- **Problem requirements**: Set down word for word the stretch of the Kitchener Catholic schools text from "- Saving and" through "back as 1982.".

- **Page**:
********

Other St. Teresa schools are located in Cambridge and Elmira. STK sits close to downtown Kitchener, at 270 Edwin Street. The heart of the school was constructed in 1953 and has been in operation for almost seven decades.
Although located next door to its namesake, St. Teresa Church, STK’s designated partnership parish is Sacred Heart Church of Kitchener. St. Teresa-Kitchener has the capacity for an average enrollment of two hundred students each school year for students from Junior Kindergarten up to Grade 8.
In addition to typical extracurricular activities, St. Teresa-Kitchener takes great pride in its Social Justice Club. STK considers socially conscious efforts to be part of the fabric of the school’s identity.
In just a few years since its inception, the Social Justice Club has had numerous accomplishments and has been involved in multiple efforts at the local, national, and international levels. These include, but are not limited to:
- Several annual Christmas drives including collecting clothing to donate to families in need, a food drive, as well as toothbrush and toothpaste donations to local emergency shelters.
- Saving and donating pennies to a clean drinking water drive in Africa
- Collecting and donating sports equipment, new as well as used, to Ontario’s Wabaseemoong First Nations Reserve
- A battery collection drive that sent donations to the Free The Children program, which harvests zinc from the batteries to be converted into dietary supplements in other countries
St. Mark Catholic Elementary School
Our next school is also located on the Kitchener side of the district, at 240 Autumn Hill Crescent in the area of Forest Heights. St. Mark’s partner parish shares the same namesake, and they have had a long and fruitful relationship over the years.
Before the dedication of the current St. Mark Church site in 1991, the church’s congregation held Sunday Mass and all other church and community events in the school’s gymnasium as far back as 1982.
At that time, the school itself had only been in operation for five years, having opened its doors in 1978. Today, SMCES has a capacity for over 250 students, and they are supervised by a staff of almost thirty members.
SMCES complements its history by also being a beacon for modernization. The school has an extensive Computer Club that runs the gamut of various high-end computer skills.

********

- **Record excerpts**:
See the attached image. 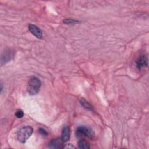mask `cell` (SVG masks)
Listing matches in <instances>:
<instances>
[{
  "instance_id": "5bb4252c",
  "label": "cell",
  "mask_w": 149,
  "mask_h": 149,
  "mask_svg": "<svg viewBox=\"0 0 149 149\" xmlns=\"http://www.w3.org/2000/svg\"><path fill=\"white\" fill-rule=\"evenodd\" d=\"M74 148L75 147L73 146H72V144H66L63 147V148Z\"/></svg>"
},
{
  "instance_id": "7c38bea8",
  "label": "cell",
  "mask_w": 149,
  "mask_h": 149,
  "mask_svg": "<svg viewBox=\"0 0 149 149\" xmlns=\"http://www.w3.org/2000/svg\"><path fill=\"white\" fill-rule=\"evenodd\" d=\"M24 115V113L23 112L20 110V109H19L17 110L16 113H15V116L17 118H22Z\"/></svg>"
},
{
  "instance_id": "5b68a950",
  "label": "cell",
  "mask_w": 149,
  "mask_h": 149,
  "mask_svg": "<svg viewBox=\"0 0 149 149\" xmlns=\"http://www.w3.org/2000/svg\"><path fill=\"white\" fill-rule=\"evenodd\" d=\"M29 29L30 30V31L37 38H40L41 39L43 37L42 35V30L37 26L34 25V24H30L29 26Z\"/></svg>"
},
{
  "instance_id": "9c48e42d",
  "label": "cell",
  "mask_w": 149,
  "mask_h": 149,
  "mask_svg": "<svg viewBox=\"0 0 149 149\" xmlns=\"http://www.w3.org/2000/svg\"><path fill=\"white\" fill-rule=\"evenodd\" d=\"M78 147L79 148H83V149L90 148L89 143L84 140H81L78 142Z\"/></svg>"
},
{
  "instance_id": "8fae6325",
  "label": "cell",
  "mask_w": 149,
  "mask_h": 149,
  "mask_svg": "<svg viewBox=\"0 0 149 149\" xmlns=\"http://www.w3.org/2000/svg\"><path fill=\"white\" fill-rule=\"evenodd\" d=\"M63 23L67 24H74L79 23V22L77 20H74L72 19H65L63 20Z\"/></svg>"
},
{
  "instance_id": "3957f363",
  "label": "cell",
  "mask_w": 149,
  "mask_h": 149,
  "mask_svg": "<svg viewBox=\"0 0 149 149\" xmlns=\"http://www.w3.org/2000/svg\"><path fill=\"white\" fill-rule=\"evenodd\" d=\"M76 134L77 137L84 136L88 138H92L94 136V132L91 129L84 126H79L76 129Z\"/></svg>"
},
{
  "instance_id": "7a4b0ae2",
  "label": "cell",
  "mask_w": 149,
  "mask_h": 149,
  "mask_svg": "<svg viewBox=\"0 0 149 149\" xmlns=\"http://www.w3.org/2000/svg\"><path fill=\"white\" fill-rule=\"evenodd\" d=\"M41 84V81L38 78L36 77H31L29 80L27 84V91L31 95L37 94L40 91Z\"/></svg>"
},
{
  "instance_id": "8992f818",
  "label": "cell",
  "mask_w": 149,
  "mask_h": 149,
  "mask_svg": "<svg viewBox=\"0 0 149 149\" xmlns=\"http://www.w3.org/2000/svg\"><path fill=\"white\" fill-rule=\"evenodd\" d=\"M13 56V52L12 51H10V49L4 51V52L2 54V55L1 56V65L5 64L6 62L10 61V60L12 58Z\"/></svg>"
},
{
  "instance_id": "30bf717a",
  "label": "cell",
  "mask_w": 149,
  "mask_h": 149,
  "mask_svg": "<svg viewBox=\"0 0 149 149\" xmlns=\"http://www.w3.org/2000/svg\"><path fill=\"white\" fill-rule=\"evenodd\" d=\"M80 104L82 105V106L83 107H84L85 108L88 109V110H93V107L92 106L90 105V104L86 100L84 99H81L80 100Z\"/></svg>"
},
{
  "instance_id": "52a82bcc",
  "label": "cell",
  "mask_w": 149,
  "mask_h": 149,
  "mask_svg": "<svg viewBox=\"0 0 149 149\" xmlns=\"http://www.w3.org/2000/svg\"><path fill=\"white\" fill-rule=\"evenodd\" d=\"M148 65L147 56L146 55H143L139 58L136 61V65L139 69L147 66Z\"/></svg>"
},
{
  "instance_id": "ba28073f",
  "label": "cell",
  "mask_w": 149,
  "mask_h": 149,
  "mask_svg": "<svg viewBox=\"0 0 149 149\" xmlns=\"http://www.w3.org/2000/svg\"><path fill=\"white\" fill-rule=\"evenodd\" d=\"M70 138V129L68 126H65L62 129L61 139L63 142H66Z\"/></svg>"
},
{
  "instance_id": "4fadbf2b",
  "label": "cell",
  "mask_w": 149,
  "mask_h": 149,
  "mask_svg": "<svg viewBox=\"0 0 149 149\" xmlns=\"http://www.w3.org/2000/svg\"><path fill=\"white\" fill-rule=\"evenodd\" d=\"M38 132L42 136H48V132L45 129H44L43 128H39Z\"/></svg>"
},
{
  "instance_id": "6da1fadb",
  "label": "cell",
  "mask_w": 149,
  "mask_h": 149,
  "mask_svg": "<svg viewBox=\"0 0 149 149\" xmlns=\"http://www.w3.org/2000/svg\"><path fill=\"white\" fill-rule=\"evenodd\" d=\"M33 129L31 126H24L21 127L17 133V139L19 141L24 143L31 136Z\"/></svg>"
},
{
  "instance_id": "277c9868",
  "label": "cell",
  "mask_w": 149,
  "mask_h": 149,
  "mask_svg": "<svg viewBox=\"0 0 149 149\" xmlns=\"http://www.w3.org/2000/svg\"><path fill=\"white\" fill-rule=\"evenodd\" d=\"M63 143L61 138H55L51 140L48 147L50 148H63Z\"/></svg>"
}]
</instances>
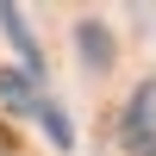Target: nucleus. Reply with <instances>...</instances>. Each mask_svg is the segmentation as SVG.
Masks as SVG:
<instances>
[{
	"label": "nucleus",
	"instance_id": "obj_1",
	"mask_svg": "<svg viewBox=\"0 0 156 156\" xmlns=\"http://www.w3.org/2000/svg\"><path fill=\"white\" fill-rule=\"evenodd\" d=\"M0 106H6V112H25V119H37V125L50 131V144H56V150L75 144V131H69V119L56 112V100H50L25 69H0Z\"/></svg>",
	"mask_w": 156,
	"mask_h": 156
},
{
	"label": "nucleus",
	"instance_id": "obj_2",
	"mask_svg": "<svg viewBox=\"0 0 156 156\" xmlns=\"http://www.w3.org/2000/svg\"><path fill=\"white\" fill-rule=\"evenodd\" d=\"M119 144L131 156H156V75L131 87V100L119 106Z\"/></svg>",
	"mask_w": 156,
	"mask_h": 156
},
{
	"label": "nucleus",
	"instance_id": "obj_3",
	"mask_svg": "<svg viewBox=\"0 0 156 156\" xmlns=\"http://www.w3.org/2000/svg\"><path fill=\"white\" fill-rule=\"evenodd\" d=\"M0 25L12 31V50H19L25 75H31V81L44 87V50H37V44H31V31H25V12H19V6H0Z\"/></svg>",
	"mask_w": 156,
	"mask_h": 156
},
{
	"label": "nucleus",
	"instance_id": "obj_4",
	"mask_svg": "<svg viewBox=\"0 0 156 156\" xmlns=\"http://www.w3.org/2000/svg\"><path fill=\"white\" fill-rule=\"evenodd\" d=\"M81 62H94V69H106L112 62V44H106V25H81Z\"/></svg>",
	"mask_w": 156,
	"mask_h": 156
},
{
	"label": "nucleus",
	"instance_id": "obj_5",
	"mask_svg": "<svg viewBox=\"0 0 156 156\" xmlns=\"http://www.w3.org/2000/svg\"><path fill=\"white\" fill-rule=\"evenodd\" d=\"M0 156H6V150H0Z\"/></svg>",
	"mask_w": 156,
	"mask_h": 156
}]
</instances>
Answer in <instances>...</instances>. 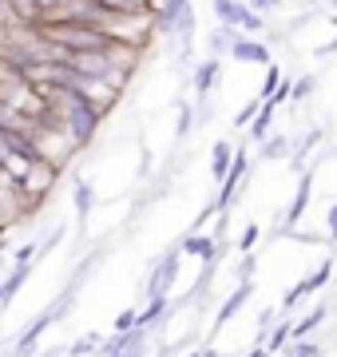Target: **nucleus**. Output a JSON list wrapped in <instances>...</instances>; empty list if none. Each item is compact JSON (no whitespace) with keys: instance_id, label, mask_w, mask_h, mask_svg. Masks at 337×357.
I'll use <instances>...</instances> for the list:
<instances>
[{"instance_id":"obj_1","label":"nucleus","mask_w":337,"mask_h":357,"mask_svg":"<svg viewBox=\"0 0 337 357\" xmlns=\"http://www.w3.org/2000/svg\"><path fill=\"white\" fill-rule=\"evenodd\" d=\"M40 115L60 128L72 139V147H88L95 139V131L104 123V107L91 100L84 88H48L40 91Z\"/></svg>"},{"instance_id":"obj_2","label":"nucleus","mask_w":337,"mask_h":357,"mask_svg":"<svg viewBox=\"0 0 337 357\" xmlns=\"http://www.w3.org/2000/svg\"><path fill=\"white\" fill-rule=\"evenodd\" d=\"M72 298H76V286H68V290L60 294V298H56L52 306L40 310L36 318H32V321L24 326V333L16 337L13 357H32V354H36V345H40V337H44V330H48V326H56V321H64V314L72 310Z\"/></svg>"},{"instance_id":"obj_3","label":"nucleus","mask_w":337,"mask_h":357,"mask_svg":"<svg viewBox=\"0 0 337 357\" xmlns=\"http://www.w3.org/2000/svg\"><path fill=\"white\" fill-rule=\"evenodd\" d=\"M155 24L159 32L179 36L182 52H191V44H195V8H191V0H163L155 8Z\"/></svg>"},{"instance_id":"obj_4","label":"nucleus","mask_w":337,"mask_h":357,"mask_svg":"<svg viewBox=\"0 0 337 357\" xmlns=\"http://www.w3.org/2000/svg\"><path fill=\"white\" fill-rule=\"evenodd\" d=\"M246 175H250V159H246V151H234L230 167H226V175H222V183H219V199H210L214 215L230 211V203L238 199V187L246 183Z\"/></svg>"},{"instance_id":"obj_5","label":"nucleus","mask_w":337,"mask_h":357,"mask_svg":"<svg viewBox=\"0 0 337 357\" xmlns=\"http://www.w3.org/2000/svg\"><path fill=\"white\" fill-rule=\"evenodd\" d=\"M179 258L182 255H179V246H175V250L151 270V278H147V286H143V298H167L171 282H175V274H179Z\"/></svg>"},{"instance_id":"obj_6","label":"nucleus","mask_w":337,"mask_h":357,"mask_svg":"<svg viewBox=\"0 0 337 357\" xmlns=\"http://www.w3.org/2000/svg\"><path fill=\"white\" fill-rule=\"evenodd\" d=\"M329 274H334V262H329V258H322V262H318V270H313L310 278H301L298 286H294V290L285 294L282 298V306L290 310V306H298L301 298H310V294H318L325 286V282H329Z\"/></svg>"},{"instance_id":"obj_7","label":"nucleus","mask_w":337,"mask_h":357,"mask_svg":"<svg viewBox=\"0 0 337 357\" xmlns=\"http://www.w3.org/2000/svg\"><path fill=\"white\" fill-rule=\"evenodd\" d=\"M310 191H313V167L298 178V191H294V199H290V206H285V222H282L285 230H294V227L301 222L306 206H310Z\"/></svg>"},{"instance_id":"obj_8","label":"nucleus","mask_w":337,"mask_h":357,"mask_svg":"<svg viewBox=\"0 0 337 357\" xmlns=\"http://www.w3.org/2000/svg\"><path fill=\"white\" fill-rule=\"evenodd\" d=\"M226 52H230L234 60H242V64H266V60H270V48H266L262 40L242 36V32H234V40H230Z\"/></svg>"},{"instance_id":"obj_9","label":"nucleus","mask_w":337,"mask_h":357,"mask_svg":"<svg viewBox=\"0 0 337 357\" xmlns=\"http://www.w3.org/2000/svg\"><path fill=\"white\" fill-rule=\"evenodd\" d=\"M250 294H254V282H238V286H234V294L226 298V302H222V310H219V318H214V326H210V333H219L222 326H226V321H230L234 314H238V310L246 306Z\"/></svg>"},{"instance_id":"obj_10","label":"nucleus","mask_w":337,"mask_h":357,"mask_svg":"<svg viewBox=\"0 0 337 357\" xmlns=\"http://www.w3.org/2000/svg\"><path fill=\"white\" fill-rule=\"evenodd\" d=\"M179 255H195L198 262H214L219 258V238H210V234H187L179 243Z\"/></svg>"},{"instance_id":"obj_11","label":"nucleus","mask_w":337,"mask_h":357,"mask_svg":"<svg viewBox=\"0 0 337 357\" xmlns=\"http://www.w3.org/2000/svg\"><path fill=\"white\" fill-rule=\"evenodd\" d=\"M325 318H329V306L322 302V306H313V310H310V314H306L301 321H290V337H294V342H301V337H310V333L318 330V326H322Z\"/></svg>"},{"instance_id":"obj_12","label":"nucleus","mask_w":337,"mask_h":357,"mask_svg":"<svg viewBox=\"0 0 337 357\" xmlns=\"http://www.w3.org/2000/svg\"><path fill=\"white\" fill-rule=\"evenodd\" d=\"M219 56H207V60H203V64L195 68V96L198 100H207V91L214 88V79H219Z\"/></svg>"},{"instance_id":"obj_13","label":"nucleus","mask_w":337,"mask_h":357,"mask_svg":"<svg viewBox=\"0 0 337 357\" xmlns=\"http://www.w3.org/2000/svg\"><path fill=\"white\" fill-rule=\"evenodd\" d=\"M230 159H234V143L230 139H219L214 147H210V175H214V183H222L226 167H230Z\"/></svg>"},{"instance_id":"obj_14","label":"nucleus","mask_w":337,"mask_h":357,"mask_svg":"<svg viewBox=\"0 0 337 357\" xmlns=\"http://www.w3.org/2000/svg\"><path fill=\"white\" fill-rule=\"evenodd\" d=\"M167 298H147V306L135 310V330H151V326H159V314H167Z\"/></svg>"},{"instance_id":"obj_15","label":"nucleus","mask_w":337,"mask_h":357,"mask_svg":"<svg viewBox=\"0 0 337 357\" xmlns=\"http://www.w3.org/2000/svg\"><path fill=\"white\" fill-rule=\"evenodd\" d=\"M28 274H32V262H24V266H16L13 274H8V278L0 282V306H8V302H13L16 294H20V286L28 282Z\"/></svg>"},{"instance_id":"obj_16","label":"nucleus","mask_w":337,"mask_h":357,"mask_svg":"<svg viewBox=\"0 0 337 357\" xmlns=\"http://www.w3.org/2000/svg\"><path fill=\"white\" fill-rule=\"evenodd\" d=\"M270 123H274V103H258V112H254V119H250V139L262 143L266 135H270Z\"/></svg>"},{"instance_id":"obj_17","label":"nucleus","mask_w":337,"mask_h":357,"mask_svg":"<svg viewBox=\"0 0 337 357\" xmlns=\"http://www.w3.org/2000/svg\"><path fill=\"white\" fill-rule=\"evenodd\" d=\"M91 206H95V183H91V178H79L76 183V211H79V218H88Z\"/></svg>"},{"instance_id":"obj_18","label":"nucleus","mask_w":337,"mask_h":357,"mask_svg":"<svg viewBox=\"0 0 337 357\" xmlns=\"http://www.w3.org/2000/svg\"><path fill=\"white\" fill-rule=\"evenodd\" d=\"M214 4V13H219V24L234 28V20H238V8H242V0H210Z\"/></svg>"},{"instance_id":"obj_19","label":"nucleus","mask_w":337,"mask_h":357,"mask_svg":"<svg viewBox=\"0 0 337 357\" xmlns=\"http://www.w3.org/2000/svg\"><path fill=\"white\" fill-rule=\"evenodd\" d=\"M234 32H238V28H226V24H219V28H214V36H210V56H222V52L230 48Z\"/></svg>"},{"instance_id":"obj_20","label":"nucleus","mask_w":337,"mask_h":357,"mask_svg":"<svg viewBox=\"0 0 337 357\" xmlns=\"http://www.w3.org/2000/svg\"><path fill=\"white\" fill-rule=\"evenodd\" d=\"M104 342V337H100V333H88V337H79V342H72L64 349V357H84V354H95V345Z\"/></svg>"},{"instance_id":"obj_21","label":"nucleus","mask_w":337,"mask_h":357,"mask_svg":"<svg viewBox=\"0 0 337 357\" xmlns=\"http://www.w3.org/2000/svg\"><path fill=\"white\" fill-rule=\"evenodd\" d=\"M285 151H290V139H285V135H278V139L266 135V139H262V159H282Z\"/></svg>"},{"instance_id":"obj_22","label":"nucleus","mask_w":337,"mask_h":357,"mask_svg":"<svg viewBox=\"0 0 337 357\" xmlns=\"http://www.w3.org/2000/svg\"><path fill=\"white\" fill-rule=\"evenodd\" d=\"M285 342H290V321H278V330L270 333V342H262V349H266V354H278Z\"/></svg>"},{"instance_id":"obj_23","label":"nucleus","mask_w":337,"mask_h":357,"mask_svg":"<svg viewBox=\"0 0 337 357\" xmlns=\"http://www.w3.org/2000/svg\"><path fill=\"white\" fill-rule=\"evenodd\" d=\"M313 88H318V79H313V76L294 79V84H290V100H294V103H301V100H306V96H310Z\"/></svg>"},{"instance_id":"obj_24","label":"nucleus","mask_w":337,"mask_h":357,"mask_svg":"<svg viewBox=\"0 0 337 357\" xmlns=\"http://www.w3.org/2000/svg\"><path fill=\"white\" fill-rule=\"evenodd\" d=\"M278 79H282V72H278L274 64H266V79H262V91H258V100H262V103L270 100V91L278 88Z\"/></svg>"},{"instance_id":"obj_25","label":"nucleus","mask_w":337,"mask_h":357,"mask_svg":"<svg viewBox=\"0 0 337 357\" xmlns=\"http://www.w3.org/2000/svg\"><path fill=\"white\" fill-rule=\"evenodd\" d=\"M322 354H325L322 345H318V342H306V337H301V342L290 349V357H322Z\"/></svg>"},{"instance_id":"obj_26","label":"nucleus","mask_w":337,"mask_h":357,"mask_svg":"<svg viewBox=\"0 0 337 357\" xmlns=\"http://www.w3.org/2000/svg\"><path fill=\"white\" fill-rule=\"evenodd\" d=\"M258 96H254V100H250L246 103V107H242V112H238V115H234V128H246V123H250V119H254V112H258Z\"/></svg>"},{"instance_id":"obj_27","label":"nucleus","mask_w":337,"mask_h":357,"mask_svg":"<svg viewBox=\"0 0 337 357\" xmlns=\"http://www.w3.org/2000/svg\"><path fill=\"white\" fill-rule=\"evenodd\" d=\"M258 234H262L258 227H246V230H242V238H238V250H242V255H250V250H254V243H258Z\"/></svg>"},{"instance_id":"obj_28","label":"nucleus","mask_w":337,"mask_h":357,"mask_svg":"<svg viewBox=\"0 0 337 357\" xmlns=\"http://www.w3.org/2000/svg\"><path fill=\"white\" fill-rule=\"evenodd\" d=\"M28 4L36 8V16H48V13H56V8H60L64 0H28Z\"/></svg>"},{"instance_id":"obj_29","label":"nucleus","mask_w":337,"mask_h":357,"mask_svg":"<svg viewBox=\"0 0 337 357\" xmlns=\"http://www.w3.org/2000/svg\"><path fill=\"white\" fill-rule=\"evenodd\" d=\"M127 330H135V310H123L116 318V333H127Z\"/></svg>"},{"instance_id":"obj_30","label":"nucleus","mask_w":337,"mask_h":357,"mask_svg":"<svg viewBox=\"0 0 337 357\" xmlns=\"http://www.w3.org/2000/svg\"><path fill=\"white\" fill-rule=\"evenodd\" d=\"M242 4H246L250 13H270V8H278V0H242Z\"/></svg>"},{"instance_id":"obj_31","label":"nucleus","mask_w":337,"mask_h":357,"mask_svg":"<svg viewBox=\"0 0 337 357\" xmlns=\"http://www.w3.org/2000/svg\"><path fill=\"white\" fill-rule=\"evenodd\" d=\"M191 131V107H182L179 112V135H187Z\"/></svg>"},{"instance_id":"obj_32","label":"nucleus","mask_w":337,"mask_h":357,"mask_svg":"<svg viewBox=\"0 0 337 357\" xmlns=\"http://www.w3.org/2000/svg\"><path fill=\"white\" fill-rule=\"evenodd\" d=\"M246 357H270V354H266V349H262V345H254V349H250Z\"/></svg>"},{"instance_id":"obj_33","label":"nucleus","mask_w":337,"mask_h":357,"mask_svg":"<svg viewBox=\"0 0 337 357\" xmlns=\"http://www.w3.org/2000/svg\"><path fill=\"white\" fill-rule=\"evenodd\" d=\"M40 357H64V349H48V354H40Z\"/></svg>"},{"instance_id":"obj_34","label":"nucleus","mask_w":337,"mask_h":357,"mask_svg":"<svg viewBox=\"0 0 337 357\" xmlns=\"http://www.w3.org/2000/svg\"><path fill=\"white\" fill-rule=\"evenodd\" d=\"M4 187H8V175H4V171H0V191H4Z\"/></svg>"},{"instance_id":"obj_35","label":"nucleus","mask_w":337,"mask_h":357,"mask_svg":"<svg viewBox=\"0 0 337 357\" xmlns=\"http://www.w3.org/2000/svg\"><path fill=\"white\" fill-rule=\"evenodd\" d=\"M191 357H203V349H198V354H191Z\"/></svg>"},{"instance_id":"obj_36","label":"nucleus","mask_w":337,"mask_h":357,"mask_svg":"<svg viewBox=\"0 0 337 357\" xmlns=\"http://www.w3.org/2000/svg\"><path fill=\"white\" fill-rule=\"evenodd\" d=\"M0 4H4V0H0Z\"/></svg>"}]
</instances>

********

- **Exercise result**:
- Saving and donating pennies to a clean drinking water drive in Africa
- Collecting and donating sports equipment, new as well as used, to Ontario’s Wabaseemoong First Nations Reserve
- A battery collection drive that sent donations to the Free The Children program, which harvests zinc from the batteries to be converted into dietary supplements in other countries
St. Mark Catholic Elementary School
Our next school is also located on the Kitchener side of the district, at 240 Autumn Hill Crescent in the area of Forest Heights. St. Mark’s partner parish shares the same namesake, and they have had a long and fruitful relationship over the years.
Before the dedication of the current St. Mark Church site in 1991, the church’s congregation held Sunday Mass and all other church and community events in the school’s gymnasium as far back as 1982.